Mazen did not think. He moved.
One moment he was standing unseen at the diwan entrance, and the next, he’d tackled Ahmed to the ground. Ahmed lay stunned for a few moments, face paling as he took in Mazen’s—Omar’s—sudden appearance. “You,” he choked.
Mazen’s eyes flitted to the scarf hanging loosely on the wali’s neck, to the band of golden bones no longer concealed beneath it. He reached for the grimacing skulls.
But before Mazen could grab the collar, Ahmed seized his wrist and wrenched it sharply to the side. Icy pain rippled through Mazen’s arm. He bit back a yell as the wali threw him off. For a heartbeat, he lay stunned on the floor, overwhelmed by the pain shooting through his bones. But then the adrenaline kicked in, and he was able to push himself up.
It was just in time to watch a groggy-looking hunter approach Ahmed with a blade in hand. “Foul creature!” the hunter cried. “Leave the wali be!”
Ahmed reached for one of his daggers as the man rushed toward him. Their blades met with an ear-piercing screech. The standstill lasted a heartbeat, two. Then Ahmed slid past the hunter’s guard. The man lost his balance, and Ahmed used the opening to aim a hard kick at his legs. This time, the hunter toppled, and the wali fell on him with the dagger.

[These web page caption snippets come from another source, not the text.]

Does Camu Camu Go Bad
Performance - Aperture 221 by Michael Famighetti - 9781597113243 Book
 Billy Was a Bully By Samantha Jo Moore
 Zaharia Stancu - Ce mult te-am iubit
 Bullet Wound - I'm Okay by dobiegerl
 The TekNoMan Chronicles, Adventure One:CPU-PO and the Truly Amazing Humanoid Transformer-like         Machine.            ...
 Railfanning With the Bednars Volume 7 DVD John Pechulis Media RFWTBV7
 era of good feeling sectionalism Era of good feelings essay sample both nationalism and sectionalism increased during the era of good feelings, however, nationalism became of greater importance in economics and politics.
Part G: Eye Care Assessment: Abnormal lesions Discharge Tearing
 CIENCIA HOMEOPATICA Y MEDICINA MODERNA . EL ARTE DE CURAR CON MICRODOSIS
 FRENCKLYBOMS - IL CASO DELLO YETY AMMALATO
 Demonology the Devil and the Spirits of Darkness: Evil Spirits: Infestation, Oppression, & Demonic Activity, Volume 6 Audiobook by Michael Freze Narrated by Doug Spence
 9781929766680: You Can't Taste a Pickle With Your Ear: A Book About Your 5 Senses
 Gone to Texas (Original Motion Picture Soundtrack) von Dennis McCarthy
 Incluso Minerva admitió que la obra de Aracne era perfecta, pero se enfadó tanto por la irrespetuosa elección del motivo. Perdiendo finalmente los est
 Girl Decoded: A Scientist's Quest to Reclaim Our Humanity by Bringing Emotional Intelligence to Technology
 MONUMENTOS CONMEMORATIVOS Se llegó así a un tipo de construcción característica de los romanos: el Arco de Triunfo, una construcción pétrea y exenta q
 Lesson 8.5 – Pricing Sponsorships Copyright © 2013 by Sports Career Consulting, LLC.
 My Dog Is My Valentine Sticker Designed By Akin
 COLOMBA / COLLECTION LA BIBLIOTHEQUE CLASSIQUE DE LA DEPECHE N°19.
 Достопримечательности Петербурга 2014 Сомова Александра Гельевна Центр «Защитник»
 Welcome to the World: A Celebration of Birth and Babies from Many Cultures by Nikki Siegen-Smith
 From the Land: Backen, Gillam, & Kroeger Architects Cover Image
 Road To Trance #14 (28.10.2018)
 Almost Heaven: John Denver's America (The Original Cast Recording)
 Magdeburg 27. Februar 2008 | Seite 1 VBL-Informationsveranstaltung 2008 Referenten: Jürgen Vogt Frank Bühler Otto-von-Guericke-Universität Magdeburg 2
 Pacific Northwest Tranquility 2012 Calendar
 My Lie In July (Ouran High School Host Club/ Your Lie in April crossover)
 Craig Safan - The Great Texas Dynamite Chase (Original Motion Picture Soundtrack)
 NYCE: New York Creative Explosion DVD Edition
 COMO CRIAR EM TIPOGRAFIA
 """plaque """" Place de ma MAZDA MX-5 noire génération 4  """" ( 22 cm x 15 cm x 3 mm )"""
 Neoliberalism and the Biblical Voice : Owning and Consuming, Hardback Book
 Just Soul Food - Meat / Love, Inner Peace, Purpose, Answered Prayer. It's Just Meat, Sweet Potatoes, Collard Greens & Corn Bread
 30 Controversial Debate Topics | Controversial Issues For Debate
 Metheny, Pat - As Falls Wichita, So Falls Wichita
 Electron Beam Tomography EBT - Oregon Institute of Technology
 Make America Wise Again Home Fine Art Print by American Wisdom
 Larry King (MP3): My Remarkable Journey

Mazen had been audience to mock battles before. He had watched palace soldiers cut flesh and draw blood as they outmaneuvered each other. But there were no artful tactics in this struggle. There was only life-ending defeat as Ahmed carved a crescent into the hunter’s neck. The dying man’s scream faded to a choked gurgle and then into a horrible, broken wheeze as Ahmed rose to his feet. When he turned, his robe was drenched with blood.
Mazen did not hear his own scream over the uproar that followed, but he felt it tear through his chest as he scrambled away from the gore. A yell on the other side of the diwan drew his attention, and he looked up to see another hunter—a grizzled man with scars on his face—come at the wali with a sword. Ahmed slid past his reach and plunged a dagger into the back of his neck as he swept past.